WHAT THE TASK REQUIRES: Rewrite the lines below as a numbered list, leaving out the blank lines.

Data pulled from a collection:
· · ·
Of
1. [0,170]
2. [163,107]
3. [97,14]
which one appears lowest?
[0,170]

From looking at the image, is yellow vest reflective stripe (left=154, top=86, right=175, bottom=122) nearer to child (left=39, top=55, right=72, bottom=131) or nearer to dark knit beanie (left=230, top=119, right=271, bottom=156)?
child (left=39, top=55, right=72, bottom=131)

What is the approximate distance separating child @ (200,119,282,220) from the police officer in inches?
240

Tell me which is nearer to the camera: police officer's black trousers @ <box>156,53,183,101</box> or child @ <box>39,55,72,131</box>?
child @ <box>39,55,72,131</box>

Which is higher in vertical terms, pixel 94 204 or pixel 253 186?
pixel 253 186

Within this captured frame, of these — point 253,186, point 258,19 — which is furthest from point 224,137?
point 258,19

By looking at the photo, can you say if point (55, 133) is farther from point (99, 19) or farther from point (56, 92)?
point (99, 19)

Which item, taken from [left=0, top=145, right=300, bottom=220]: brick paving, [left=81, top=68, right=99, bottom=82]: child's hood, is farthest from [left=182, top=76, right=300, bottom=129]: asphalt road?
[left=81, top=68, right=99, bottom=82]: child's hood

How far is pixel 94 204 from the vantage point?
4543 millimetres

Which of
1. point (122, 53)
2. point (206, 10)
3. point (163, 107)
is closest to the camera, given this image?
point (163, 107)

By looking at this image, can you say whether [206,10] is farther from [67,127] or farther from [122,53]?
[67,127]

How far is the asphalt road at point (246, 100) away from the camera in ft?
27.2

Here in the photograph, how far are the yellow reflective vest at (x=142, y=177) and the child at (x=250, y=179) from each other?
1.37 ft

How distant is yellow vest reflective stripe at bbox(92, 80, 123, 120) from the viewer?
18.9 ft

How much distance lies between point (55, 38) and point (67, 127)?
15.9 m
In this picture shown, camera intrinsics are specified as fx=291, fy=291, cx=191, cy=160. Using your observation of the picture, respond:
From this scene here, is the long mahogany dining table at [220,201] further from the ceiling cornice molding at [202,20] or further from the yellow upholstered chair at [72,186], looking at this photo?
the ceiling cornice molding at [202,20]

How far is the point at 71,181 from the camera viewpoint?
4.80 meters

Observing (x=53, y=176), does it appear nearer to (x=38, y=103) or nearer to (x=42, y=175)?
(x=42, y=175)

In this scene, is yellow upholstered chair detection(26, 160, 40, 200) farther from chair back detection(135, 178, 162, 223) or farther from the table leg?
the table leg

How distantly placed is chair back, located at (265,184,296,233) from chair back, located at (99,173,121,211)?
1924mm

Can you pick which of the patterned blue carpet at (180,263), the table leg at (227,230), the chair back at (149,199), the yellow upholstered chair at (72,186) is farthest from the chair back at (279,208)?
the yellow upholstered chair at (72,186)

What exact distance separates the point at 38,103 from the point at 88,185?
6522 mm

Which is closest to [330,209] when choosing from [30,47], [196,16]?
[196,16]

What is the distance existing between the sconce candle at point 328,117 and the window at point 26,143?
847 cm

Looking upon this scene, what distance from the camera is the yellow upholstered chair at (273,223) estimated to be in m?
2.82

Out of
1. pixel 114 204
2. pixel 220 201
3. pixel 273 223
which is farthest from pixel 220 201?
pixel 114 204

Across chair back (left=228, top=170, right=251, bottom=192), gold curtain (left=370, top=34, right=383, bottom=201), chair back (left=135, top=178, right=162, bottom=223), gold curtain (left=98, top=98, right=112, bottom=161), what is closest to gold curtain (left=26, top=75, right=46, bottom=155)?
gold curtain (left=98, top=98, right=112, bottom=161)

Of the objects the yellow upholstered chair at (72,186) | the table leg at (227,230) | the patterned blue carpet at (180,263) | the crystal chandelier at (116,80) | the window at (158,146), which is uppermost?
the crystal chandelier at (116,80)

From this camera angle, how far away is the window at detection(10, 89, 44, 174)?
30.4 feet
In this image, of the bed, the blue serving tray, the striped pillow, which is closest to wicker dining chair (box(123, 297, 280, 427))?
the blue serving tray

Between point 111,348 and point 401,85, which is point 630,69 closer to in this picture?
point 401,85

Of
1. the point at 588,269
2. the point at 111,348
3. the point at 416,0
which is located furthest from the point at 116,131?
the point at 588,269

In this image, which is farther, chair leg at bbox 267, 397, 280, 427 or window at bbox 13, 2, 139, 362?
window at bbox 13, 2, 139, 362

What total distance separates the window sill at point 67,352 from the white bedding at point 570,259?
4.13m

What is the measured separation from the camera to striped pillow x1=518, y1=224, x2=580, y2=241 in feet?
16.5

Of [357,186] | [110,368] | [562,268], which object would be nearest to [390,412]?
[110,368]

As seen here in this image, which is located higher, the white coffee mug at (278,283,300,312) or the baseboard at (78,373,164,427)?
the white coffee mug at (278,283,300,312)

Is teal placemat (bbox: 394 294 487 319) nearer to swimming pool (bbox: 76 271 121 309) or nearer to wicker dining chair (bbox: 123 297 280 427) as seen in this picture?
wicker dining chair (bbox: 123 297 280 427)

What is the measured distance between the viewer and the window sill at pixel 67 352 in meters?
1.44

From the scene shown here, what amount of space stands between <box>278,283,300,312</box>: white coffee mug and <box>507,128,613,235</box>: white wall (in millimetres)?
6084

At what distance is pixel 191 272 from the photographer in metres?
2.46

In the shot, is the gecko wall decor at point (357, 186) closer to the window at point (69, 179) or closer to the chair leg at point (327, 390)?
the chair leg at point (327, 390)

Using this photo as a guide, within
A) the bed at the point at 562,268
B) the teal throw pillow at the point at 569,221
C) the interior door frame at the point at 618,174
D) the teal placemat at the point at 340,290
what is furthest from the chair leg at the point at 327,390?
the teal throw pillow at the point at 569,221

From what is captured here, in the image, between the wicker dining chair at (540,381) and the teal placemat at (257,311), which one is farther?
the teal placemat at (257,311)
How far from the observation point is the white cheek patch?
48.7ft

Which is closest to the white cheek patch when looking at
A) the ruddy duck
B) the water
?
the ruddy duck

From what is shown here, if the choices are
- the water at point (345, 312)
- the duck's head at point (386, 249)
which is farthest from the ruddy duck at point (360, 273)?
· · ·
PROBLEM SOLUTION:
1. Of
2. 1. [0,170]
3. 2. [163,107]
4. 3. [97,14]
5. which one appears lowest?
6. [0,170]
7. From looking at the image, is yellow vest reflective stripe (left=154, top=86, right=175, bottom=122) nearer to child (left=39, top=55, right=72, bottom=131) or nearer to dark knit beanie (left=230, top=119, right=271, bottom=156)?
8. child (left=39, top=55, right=72, bottom=131)
9. What is the approximate distance separating child @ (200,119,282,220) from the police officer in inches?
10. 240
11. Tell me which is nearer to the camera: police officer's black trousers @ <box>156,53,183,101</box> or child @ <box>39,55,72,131</box>?
12. child @ <box>39,55,72,131</box>
13. Which is higher in vertical terms, pixel 94 204 or pixel 253 186?
14. pixel 253 186
15. Within this captured frame, of these — point 253,186, point 258,19 — which is furthest from point 224,137?
16. point 258,19
17. By looking at the photo, can you say if point (55, 133) is farther from point (99, 19) or farther from point (56, 92)?
18. point (99, 19)
19. Which item, taken from [left=0, top=145, right=300, bottom=220]: brick paving, [left=81, top=68, right=99, bottom=82]: child's hood, is farthest from [left=182, top=76, right=300, bottom=129]: asphalt road?
20. [left=81, top=68, right=99, bottom=82]: child's hood
21. How far is pixel 94 204 from the vantage point?
22. 4543 millimetres
23. Which of
24. 1. point (122, 53)
25. 2. point (206, 10)
26. 3. point (163, 107)
27. is closest to the camera, given this image?
28. point (163, 107)
29. By looking at this image, can you say whether [206,10] is farther from [67,127] or farther from [122,53]?
30. [67,127]
31. How far is the asphalt road at point (246, 100) away from the camera in ft?
32. 27.2
33. Here in the photograph, how far are the yellow reflective vest at (x=142, y=177) and the child at (x=250, y=179) from each other?
34. 1.37 ft
35. How distant is yellow vest reflective stripe at bbox(92, 80, 123, 120) from the viewer?
36. 18.9 ft
37. How much distance lies between point (55, 38) and point (67, 127)?
38. 15.9 m
39. In this picture shown, camera intrinsics are specified as fx=291, fy=291, cx=191, cy=160. Using your observation of the picture, respond:
40. From this scene here, is the long mahogany dining table at [220,201] further from the ceiling cornice molding at [202,20] or further from the yellow upholstered chair at [72,186], looking at this photo?
41. the ceiling cornice molding at [202,20]
42. How far is the point at 71,181 from the camera viewpoint?
43. 4.80 meters
44. Observing (x=53, y=176), does it appear nearer to (x=38, y=103) or nearer to (x=42, y=175)?
45. (x=42, y=175)
46. In this scene, is yellow upholstered chair detection(26, 160, 40, 200) farther from chair back detection(135, 178, 162, 223) or farther from the table leg?
47. the table leg
48. How distantly placed is chair back, located at (265,184,296,233) from chair back, located at (99,173,121,211)?
49. 1924mm
50. Can you pick which of the patterned blue carpet at (180,263), the table leg at (227,230), the chair back at (149,199), the yellow upholstered chair at (72,186) is farthest from the chair back at (279,208)?
51. the yellow upholstered chair at (72,186)
52. What exact distance separates the point at 38,103 from the point at 88,185?
53. 6522 mm
54. Which is closest to [330,209] when choosing from [30,47], [196,16]?
55. [196,16]
56. What is the distance existing between the sconce candle at point 328,117 and the window at point 26,143?
57. 847 cm
58. Looking upon this scene, what distance from the camera is the yellow upholstered chair at (273,223) estimated to be in m?
59. 2.82
60. Out of
61. 1. pixel 114 204
62. 2. pixel 220 201
63. 3. pixel 273 223
64. which is farthest from pixel 220 201?
65. pixel 114 204
66. Across chair back (left=228, top=170, right=251, bottom=192), gold curtain (left=370, top=34, right=383, bottom=201), chair back (left=135, top=178, right=162, bottom=223), gold curtain (left=98, top=98, right=112, bottom=161), what is closest to gold curtain (left=26, top=75, right=46, bottom=155)?
67. gold curtain (left=98, top=98, right=112, bottom=161)
68. Of the objects the yellow upholstered chair at (72,186) | the table leg at (227,230) | the patterned blue carpet at (180,263) | the crystal chandelier at (116,80) | the window at (158,146), which is uppermost?
69. the crystal chandelier at (116,80)
70. From this camera angle, how far away is the window at detection(10, 89, 44, 174)?
71. 30.4 feet
72. In this image, of the bed, the blue serving tray, the striped pillow, which is closest to wicker dining chair (box(123, 297, 280, 427))?
73. the blue serving tray
74. Between point 111,348 and point 401,85, which is point 630,69 closer to in this picture?
75. point 401,85
76. Of
77. 1. the point at 588,269
78. 2. the point at 111,348
79. 3. the point at 416,0
80. which is located furthest from the point at 116,131?
81. the point at 588,269
82. In this image, which is farther, chair leg at bbox 267, 397, 280, 427 or window at bbox 13, 2, 139, 362?
83. window at bbox 13, 2, 139, 362
84. What total distance separates the window sill at point 67,352 from the white bedding at point 570,259?
85. 4.13m
86. What is the measured separation from the camera to striped pillow x1=518, y1=224, x2=580, y2=241 in feet?
87. 16.5
88. Of [357,186] | [110,368] | [562,268], which object would be nearest to [390,412]?
89. [110,368]
90. As seen here in this image, which is located higher, the white coffee mug at (278,283,300,312) or the baseboard at (78,373,164,427)?
91. the white coffee mug at (278,283,300,312)
92. Is teal placemat (bbox: 394 294 487 319) nearer to swimming pool (bbox: 76 271 121 309) or nearer to wicker dining chair (bbox: 123 297 280 427) as seen in this picture?
93. wicker dining chair (bbox: 123 297 280 427)
94. What is the measured distance between the viewer and the window sill at pixel 67 352 in meters?
95. 1.44
96. From the scene shown here, what amount of space stands between <box>278,283,300,312</box>: white coffee mug and <box>507,128,613,235</box>: white wall (in millimetres)?
97. 6084
98. At what distance is pixel 191 272 from the photographer in metres?
99. 2.46
100. In the shot, is the gecko wall decor at point (357, 186) closer to the window at point (69, 179) or closer to the chair leg at point (327, 390)?
101. the chair leg at point (327, 390)
102. Using this photo as a guide, within
103. A) the bed at the point at 562,268
104. B) the teal throw pillow at the point at 569,221
105. C) the interior door frame at the point at 618,174
106. D) the teal placemat at the point at 340,290
107. what is furthest from the chair leg at the point at 327,390?
108. the teal throw pillow at the point at 569,221
109. From what is captured here, in the image, between the wicker dining chair at (540,381) and the teal placemat at (257,311), which one is farther?
110. the teal placemat at (257,311)
111. How far from the observation point is the white cheek patch?
112. 48.7ft
113. Which is closest to the white cheek patch when looking at
114. A) the ruddy duck
115. B) the water
116. ?
117. the ruddy duck
118. From what is shown here, if the choices are
119. - the water at point (345, 312)
120. - the duck's head at point (386, 249)
121. which is farthest from the ruddy duck at point (360, 273)?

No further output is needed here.